Q. Mais le fait que c’était lui qui plus ou moins par
hasard a été envoyé à Accra, ça a beaucoup influencé l’histoire du
Congo. Parce que son voyage et son contact avec Nkrumah l’a transformé.
Quand il était premier ministre sans grande expérience, c’est Nkrumah
qui l’a toujours conseillé. VL: Toujours! Q. Lumumba, il a fait la
deuxième grande conférence panafricaine à Kinshasa. VL: A Léopoldville
oui. Q. Et à ce moment-là les forces réactionnaires de l’Abako ont fait
des émeutes pour le combattre. Donc cette affaire d’Accra l’a beaucoup
influencé.

VL. C’était très important, oui. Et pour moi, c’était
amusant, parce que comme c’étaient des noirs américains de mon
internationale des objecteurs de conscience qui étaient là chez Nkrumah
dont un était chef de cabinet du ministre des Finances, eux et c’étaient
deux conseillers de Martin Luther King aux Etats-Unis, ces noirs
américains. Toutes les campagnes non-violentes anti-racistes aux
Etats-Unis étaient aussi menées avec eux et Martin Luther King, donc
c’était mon réseau international d’objecteurs qui avait bien fonctionné
avec Patrice. 15:30

Q. J’avais entendu dire que vous avez été interdit
d’entrer dans la colonie belge?
****************************************
- Série d'exercices
**a.** Recopiez fidèlement le passage de l'extrait de l'entretien allant de « VL. C’était très » jusqu'à « la colonie belge? ».
**b.** D'après l'extrait de l'entretien, de qui les deux noirs américains présents chez Nkrumah étaient-ils conseillers ?
Servez-vous uniquement de l'extrait de l'entretien.

- Données présentées
****************************************
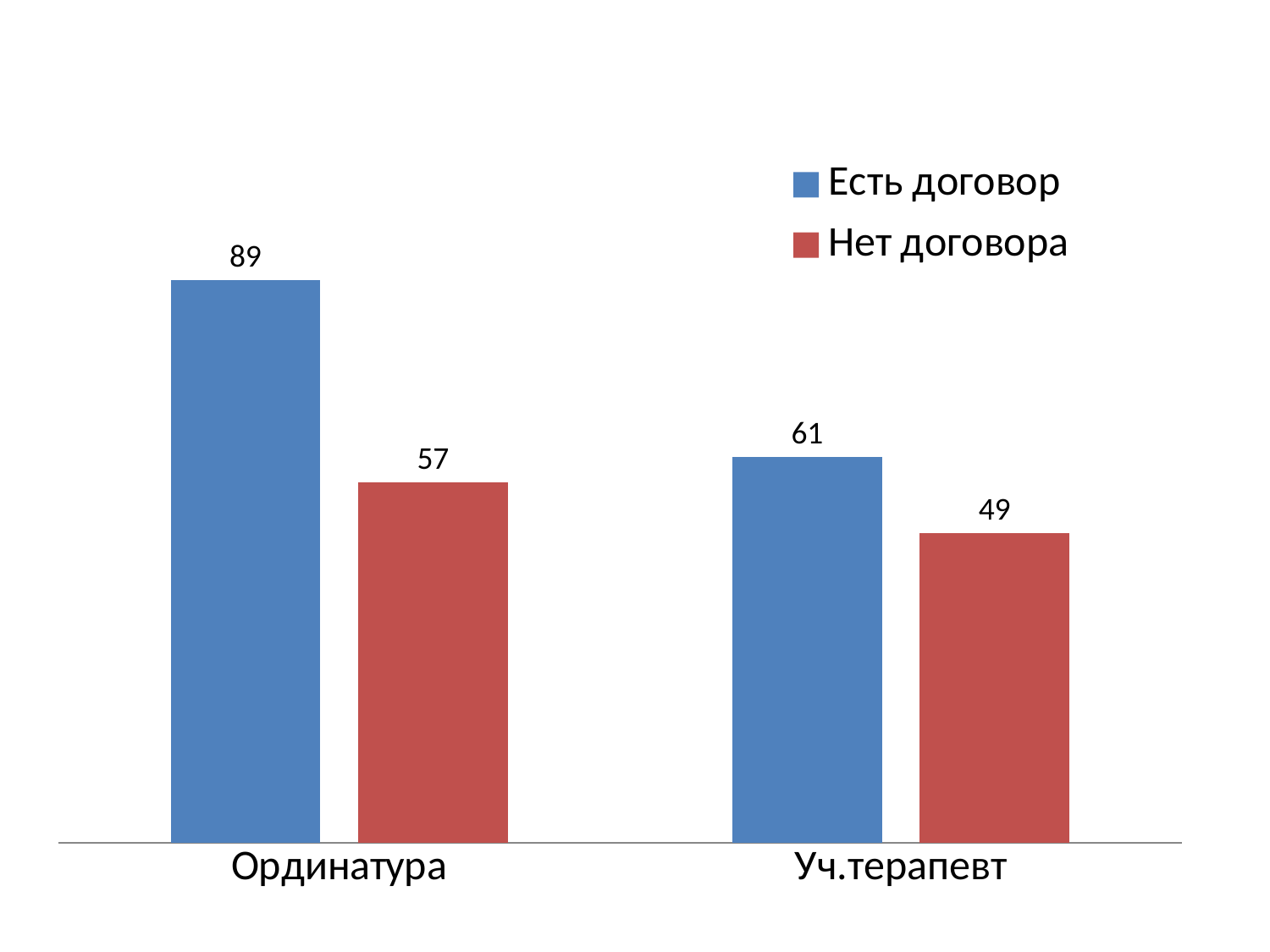
How many categories are shown on the x axis? 2 What is the value for "Нет договора" in the "Ординатура" category? 57 Which bar has the lowest value on the chart? Нет договора for Уч.терапевт What is the value for "Есть договор" in the "Уч.терапевт" category? 61 What is the value for "Нет договора" in the "Уч.терапевт" category? 49 How many series does the legend list? 2 What is the difference between "Есть договор" and "Нет договора" in the "Ординатура" category? 32 What is the difference between the "Есть договор" values for "Ординатура" and "Уч.терапевт"? 28 Which is larger: "Нет договора" for "Ординатура" or "Есть договор" for "Уч.терапевт"? Есть договор for Уч.терапевт What kind of chart is shown on the slide? Bar chart What is the value for "Есть договор" in the "Ординатура" category? 89 Which category has the highest value for "Есть договор"? Ординатура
****************************************
- Corrigé
**a.**
VL. C’était très important, oui. Et pour moi, c’était
amusant, parce que comme c’étaient des noirs américains de mon
internationale des objecteurs de conscience qui étaient là chez Nkrumah
dont un était chef de cabinet du ministre des Finances, eux et c’étaient
deux conseillers de Martin Luther King aux Etats-Unis, ces noirs
américains. Toutes les campagnes non-violentes anti-racistes aux
Etats-Unis étaient aussi menées avec eux et Martin Luther King, donc
c’était mon réseau international d’objecteurs qui avait bien fonctionné
avec Patrice. 15:30

Q. J’avais entendu dire que vous avez été interdit
d’entrer dans la colonie belge?

**b.** Ils étaient conseillers de Martin Luther King aux États-Unis.